[Rows from a spatial reasoning dataset]
>>

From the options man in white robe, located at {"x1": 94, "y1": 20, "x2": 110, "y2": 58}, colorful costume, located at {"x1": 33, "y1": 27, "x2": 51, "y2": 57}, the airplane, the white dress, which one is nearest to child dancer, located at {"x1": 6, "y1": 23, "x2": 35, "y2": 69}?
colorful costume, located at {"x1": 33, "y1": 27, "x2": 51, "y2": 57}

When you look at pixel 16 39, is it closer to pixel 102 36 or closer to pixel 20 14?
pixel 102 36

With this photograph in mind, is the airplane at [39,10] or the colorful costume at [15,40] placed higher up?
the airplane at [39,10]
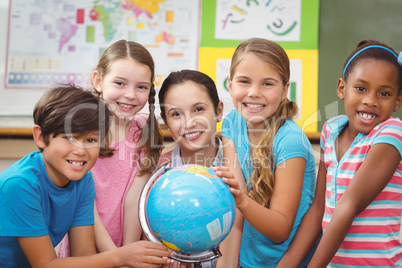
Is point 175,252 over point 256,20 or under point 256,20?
under

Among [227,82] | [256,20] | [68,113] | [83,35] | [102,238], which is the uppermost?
[256,20]

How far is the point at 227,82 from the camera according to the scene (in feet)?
9.65

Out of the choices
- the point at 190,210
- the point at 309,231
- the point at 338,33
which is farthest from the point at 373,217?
the point at 338,33

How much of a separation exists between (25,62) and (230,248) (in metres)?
2.20

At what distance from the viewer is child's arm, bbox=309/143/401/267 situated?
146 cm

<<

— What you are asked to do —
Please return all of the data above word for word, leaving out the pictures.

— The result —
From the options man in white robe, located at {"x1": 94, "y1": 20, "x2": 110, "y2": 58}, colorful costume, located at {"x1": 33, "y1": 27, "x2": 51, "y2": 57}, the airplane, the white dress, which one is nearest to child dancer, located at {"x1": 6, "y1": 23, "x2": 35, "y2": 69}?
colorful costume, located at {"x1": 33, "y1": 27, "x2": 51, "y2": 57}

When you look at pixel 16 39, is it closer to pixel 102 36 or closer to pixel 20 14?
pixel 102 36

With this photograph in mind, is the airplane at [39,10] or the colorful costume at [15,40] placed higher up?
the airplane at [39,10]
Is point 175,252 over point 256,20 or under point 256,20?
under

Among [227,82] | [256,20] | [68,113] | [83,35] | [102,238], which is the uppermost?
[256,20]

How far is the point at 227,82 from the camera according to the scene (in feet)?
9.65

Out of the choices
- the point at 190,210
- the point at 309,231
- the point at 338,33
which is farthest from the point at 373,217?
the point at 338,33

How much of a separation exists between (25,62) and (230,248) (in metres)?
2.20

At what distance from the viewer is child's arm, bbox=309/143/401/267 situated?
146 cm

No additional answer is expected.